-------- SOURCE PASSAGE

Making money from honey – how to sell your harvest
Everyone knows that bees make honey, but beginner beekeepers are often surprised by exactly how much they produce. If you’re faced with a glut of honey, the simplest solutions are storing it for yourself or giving jars away to friends and family. You may also want to think about selling your honey – but that’s slightly more complicated.
In New Zealand, you can’t just jar your honey and set up a stall at the local market. If you want to sell your produce, you need to meet food safety regulations and labelling requirements, and manage potential contamination. That means it may not be worth doing unless you have a large amount of excess to sell every year.
If you do want to investigate selling your honey, here’s what you need to think about:
Food safety rules
If you wish to sell honey in New Zealand, you need to meet the requirements of the 2014 Food Act (exporting is a bit more complicated). The Act sets guidelines around processing, handling and storage, to make sure your products are safe to eat.
Unless you set your own Food Safety Programme and get an exemption for your business, you will need to process your honey in approved premises – usually a commercial kitchen or plant.

----------------
-------- MATERIAL PROVIDED

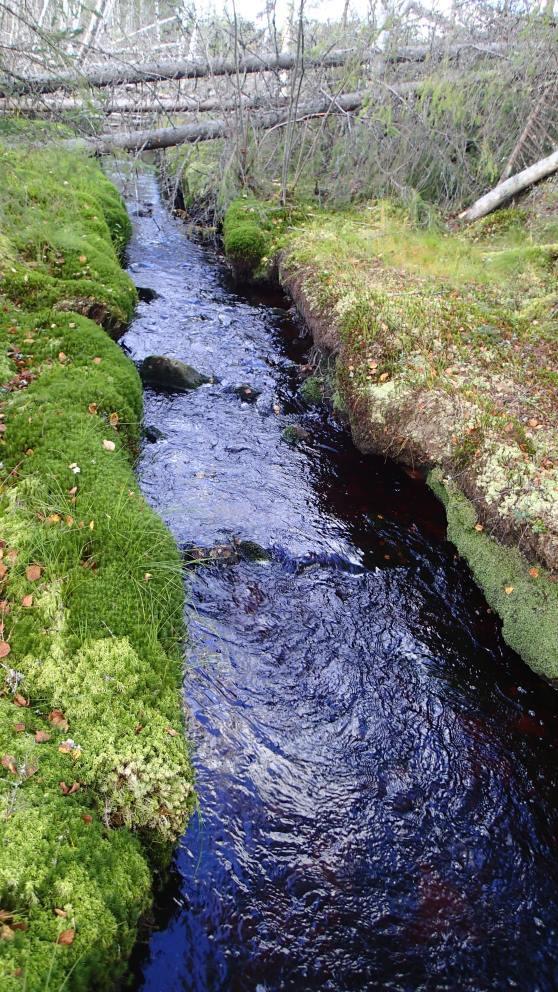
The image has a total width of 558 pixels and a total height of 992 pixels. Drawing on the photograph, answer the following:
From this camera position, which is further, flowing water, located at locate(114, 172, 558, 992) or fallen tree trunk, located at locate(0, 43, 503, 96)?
fallen tree trunk, located at locate(0, 43, 503, 96)

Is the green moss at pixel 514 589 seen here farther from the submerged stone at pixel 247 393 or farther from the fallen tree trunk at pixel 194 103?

----------------

PROBLEM STATEMENT.
Rewrite the part of the article on selling honey that opens with "In New Zealand, you can’t" and closes with "sell every year.", using "booth" in place of "stall".

SOLUTION TO THIS TASK.
In New Zealand, you can’t just jar your honey and set up a booth at the local market. If you want to sell your produce, you need to meet food safety regulations and labelling requirements, and manage potential contamination. That means it may not be worth doing unless you have a large amount of excess to sell every year.